Ma poi le storie sono interpretabili, e bisogna sempre metterci un po’ di cuore per capirle.

È indubbio che la grandezza di Puig stia proprio nel saper attingere così a piene mani da un mezzo altro, il cinema, per creare letteratura. Da un mezzo pop per eccellenza per arrivare a qualcosa che, forse, pop non è più.
È una lente, la sua, ovviamente. Una lente per ingrandire, per vedere più da vicino, per mostrare. Una lente per consentire a tutti di vedere bene.

Ma vedere cosa?

Che si è oppressi. Dal governo. Dagli estremismi. Dagli altri. Da noi stessi. Dalle aspettative proprie e altrui, da un senso comune che si è annidato dentro di noi senza che ce ne accorgessimo.
Ed è interessante che tra i due oppressi, quello che risulta essere migliore, in qualche modo, è quello dal peccato più ‘sporco’: l’omosessuale. Perché essere un dissidente politico, sì, ti mette nei guai ma ti mostra sotto una certa luce di valore, di tenacia, mentre essere omosessuale… Ma è l’omosessuale a essere la figura più positiva, quella che aiuta, che magari cade in tentazione ma che vuole redimersi, quella che ha pensieri in grado di mutare più sinceramente, quello che si prende in carico cose di altri. Non risulta quindi strano che Il bacio della donna ragno ebbe alcune difficoltà a trovare un editore.

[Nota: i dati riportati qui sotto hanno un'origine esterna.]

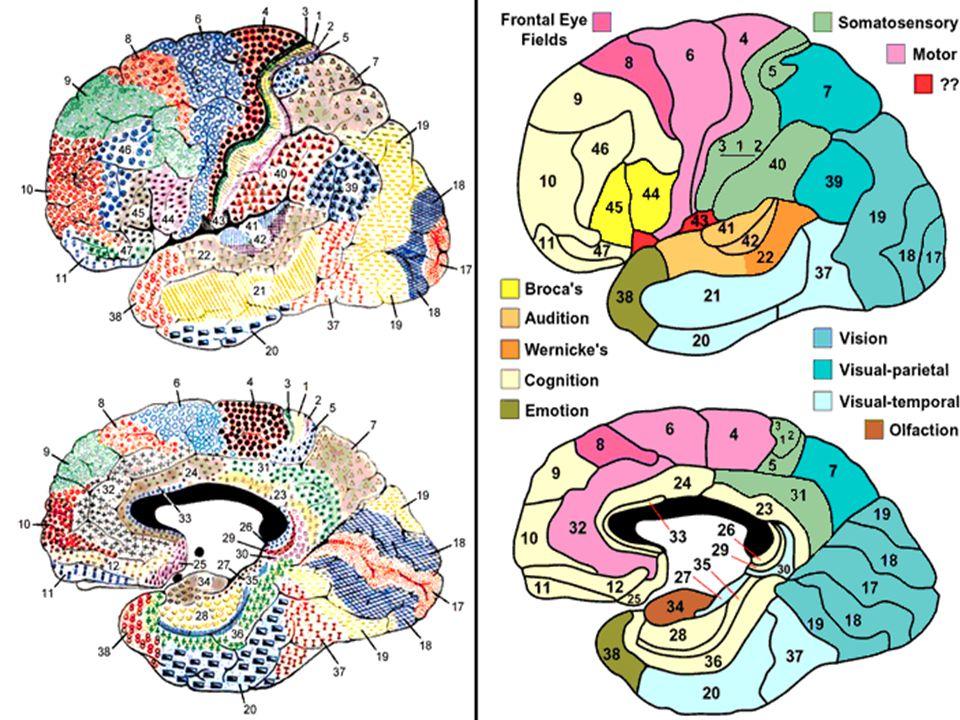 The Hippocampal System as Mismatch Detector Hippocampal sensitivity to novelty, and synchronization (θ) (Douglas & Pribram, 1968; cf.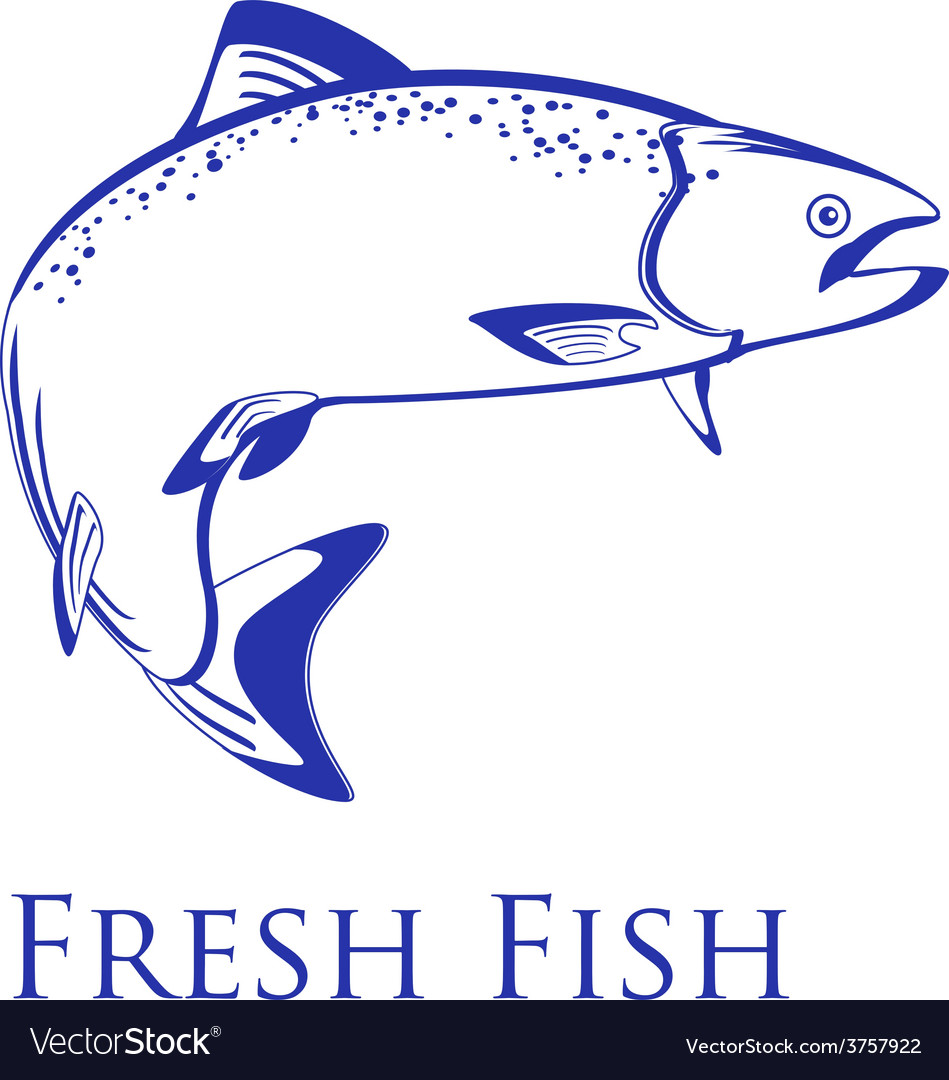 Salmon with text fresh fish vector | Price: 1 Credit (USD $1)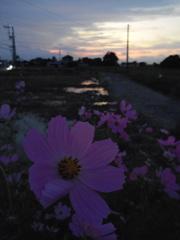 2017/09/24_コスモスと水田の夕暮れ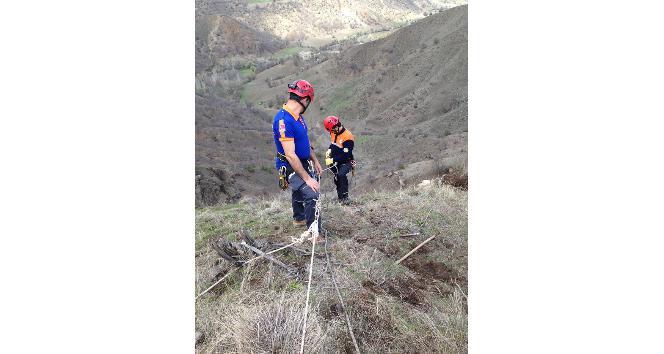 Kayalıklarda mahsur kalan keçileri AFAD kurtardı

Ma è una lente pure per vedere che, in fondo, possiamo anche uscire dall’oppressione, specialmente da quella che ci autoimponiamo. A volte, se ci diamo il permesso di uscire da sbarre che abbiamo innalzato noi, forse riusciamo ad avere qualche attimo di libertà vera, quella libertà che trascende i confini. Perché le storie servono anche a questo, a superare i confini.

Il bacio della donna ragno 1

William Hurt e Raul Julia nei panni di Molina e Arregui nel film del 1985, “Il Bacio della Donna Ragno”, diretto da Hector Babenco.

Mi vien poi da aggiungere una piccola nota.
Molina è quello che oggi definiremmo come una sorta di omosessuale stereotipato, che parla di sé al femminile, che ha movenze più da donna, ecc.
Ecco, mi è capitato di leggere alcuni pensieri online contrari a questa rappresentazione, e mi vien da pensare: ‘non è che volendo combattere gli stereotipi, ne creiamo invece degli altri?’. Dico questo perché non vorrei che un particolare accecasse il lettore tanto da non fargli capire la storia.
È giusto che i gay non siano rappresentati solo come ‘checche’ (passatemi il termine), ma non dimentichiamoci che gli effeminati esistono. E Puig era un tipo che parlava di sé al femminile e chiamava gli altri con nomi femminili (per dire: Mario Vargas Llosa veniva chiamato Elizabeth Taylor).
Davanti a certe storie, quindi, pensiamo alle storie raccontate. Grazie.